Saturday, May 18, 2013
By Jessica Hall jhall@pressherald.com
Staff Writer
Ford Reiche, president of Dirigo Spirit, sees the state's wholesale liquor contract as broken but fixable.

Ford Reiche
Shawn Patrick Ouellette / Staff Photographer
As co-founder and former president of Maine's largest logistics company, he's used to solving problems and handling details.
His new company aims to bid against Maine Beverage Co., which has held the 10-year state liquor contract since 2004, and other potential bidders that have yet to emerge publicly.
"There's something that's really broken here," said Reiche, 58. "I have the experience and resources to help Maine solve the problem."
The Bureau of Alcoholic Beverages and Lottery Operations is looking for a way to increase the amount of money the state collects from liquor sales, while lowering retail prices by $2 to $7 per bottle to make Maine more competitive with New Hampshire's state-run liquor stores.
The state also wants to pay higher commissions to agency liquor stores, said Gerry Reid, the bureau's director.
Reiche says Dirigo Spirit can be leaner and more efficient and cost the state less than Maine Beverage.
Prompted by lawmakers' discussions about the liquor contract as a revenue source, he has spent the past year surrounding himself with a team of 15 advisors and consultants to develop Dirigo and its plan for bidding on the contract.
The state awarded the current wholesale liquor contract at a time of fiscal crisis, when it needed help closing a $1.2 billion budget deficit.

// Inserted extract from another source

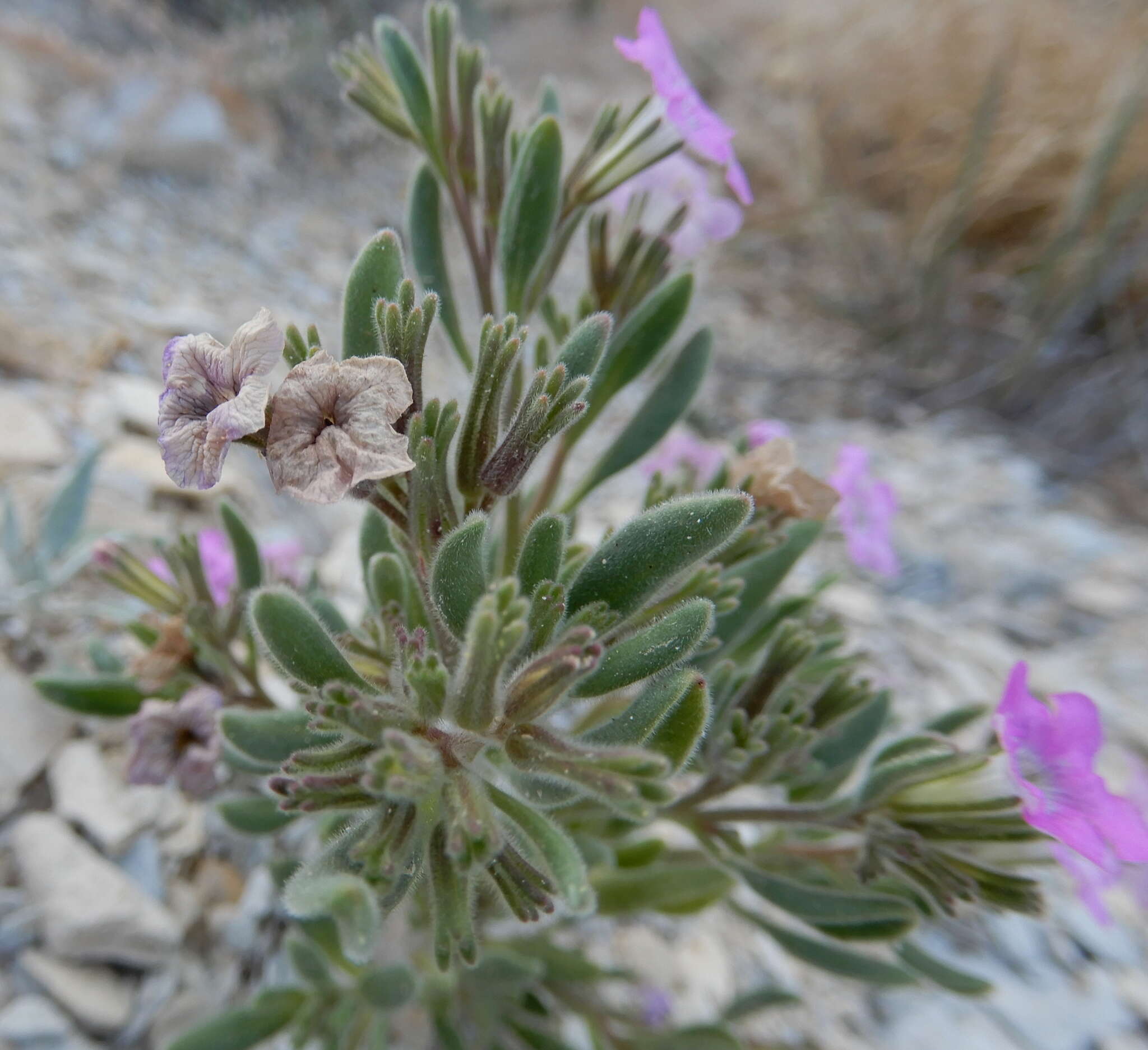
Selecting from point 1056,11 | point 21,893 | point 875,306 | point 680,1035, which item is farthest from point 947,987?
point 1056,11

Maine Beverage Co. got the 10-year contract for $125 million. The fair market value of the contract was pegged at $378 million in a study done in 2009 by Deloitte & Touche.

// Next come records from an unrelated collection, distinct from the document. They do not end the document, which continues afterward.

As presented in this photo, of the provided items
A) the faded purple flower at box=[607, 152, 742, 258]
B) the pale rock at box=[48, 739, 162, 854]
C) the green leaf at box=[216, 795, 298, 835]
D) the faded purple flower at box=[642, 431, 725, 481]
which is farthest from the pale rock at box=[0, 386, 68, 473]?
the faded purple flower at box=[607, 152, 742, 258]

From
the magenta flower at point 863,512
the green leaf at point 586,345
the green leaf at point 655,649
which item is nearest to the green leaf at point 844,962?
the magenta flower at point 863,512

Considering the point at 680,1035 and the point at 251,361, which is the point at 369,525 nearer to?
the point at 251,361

Maine Beverage has said it is interested in a renewal of the contract. The company's president and chief executive officer, Dean Williams, would not discuss the details of a possible extension, but said "we have made many operational improvements to this business and have significantly increased the value of the state's asset by growing sales appreciably."

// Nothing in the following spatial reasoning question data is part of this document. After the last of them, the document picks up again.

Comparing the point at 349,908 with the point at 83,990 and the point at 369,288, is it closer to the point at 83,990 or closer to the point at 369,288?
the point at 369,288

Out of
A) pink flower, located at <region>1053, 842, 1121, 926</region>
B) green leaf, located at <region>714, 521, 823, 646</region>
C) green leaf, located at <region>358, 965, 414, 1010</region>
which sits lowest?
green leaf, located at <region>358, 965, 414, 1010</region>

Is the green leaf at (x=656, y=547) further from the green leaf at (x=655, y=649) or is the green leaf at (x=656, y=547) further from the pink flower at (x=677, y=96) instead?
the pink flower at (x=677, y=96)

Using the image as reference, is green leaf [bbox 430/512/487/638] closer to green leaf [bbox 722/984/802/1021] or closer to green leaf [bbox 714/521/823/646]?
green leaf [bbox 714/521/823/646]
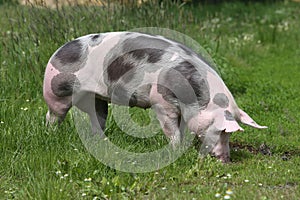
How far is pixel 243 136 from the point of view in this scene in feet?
21.3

Reid, the liquor bureau's director, said he has been told that another interested party will soon approach the state about the contract. Other prospective bidders have said they would like to be notified when the selection process starts, he said.
The state hopes to save time by bypassing the standard request-for-proposals process and negotiating directly with qualified bidders. About a half-dozen firms in Maine have the ability to provide the needed services, Reid has said, so it's clear that Reiche will have competitors.
Reiche says his expertise in logistics -- getting the right product to the right place at the right time -- is a natural fit for Maine's liquor contract, which involves warehousing and distributing about 2,600 products to 364 retail outlets around the state.
In 1989, Reiche co-founded Auburn-based Safe Handling, a rail-to-truck transportation logistics company that shipped and warehoused a billion pounds of products a year for customers including Country Kitchen and Poland Spring.
When the company was sold to Salt Lake City-based Savage Services Corp. in 2009, Reiche insisted that the contract preserve the jobs of Safe Handling's 100 employees.
"He worked very hard to pick the next owners," said Peter Worrell, managing director and CEO of The Bigelo Co. in Portsmouth, a mergers and acquisitions firm that advised on the sale of Safe Handling. "He's really a thinker -- not someone who makes decisions from a gut response. He agonizes over these things."
Auburn Mayor Jonathan LaBonte said the liquor contract fits with Reiche's background in transportation, distribution and logistics. "If the private sector can make a buck and the state still benefits -- that's Ford."
Reiche said Safe Handling improved the efficiency of product deliveries in Maine by integrating rail and truck transportation. He sees similarities in the inception of Dirigo Spirit.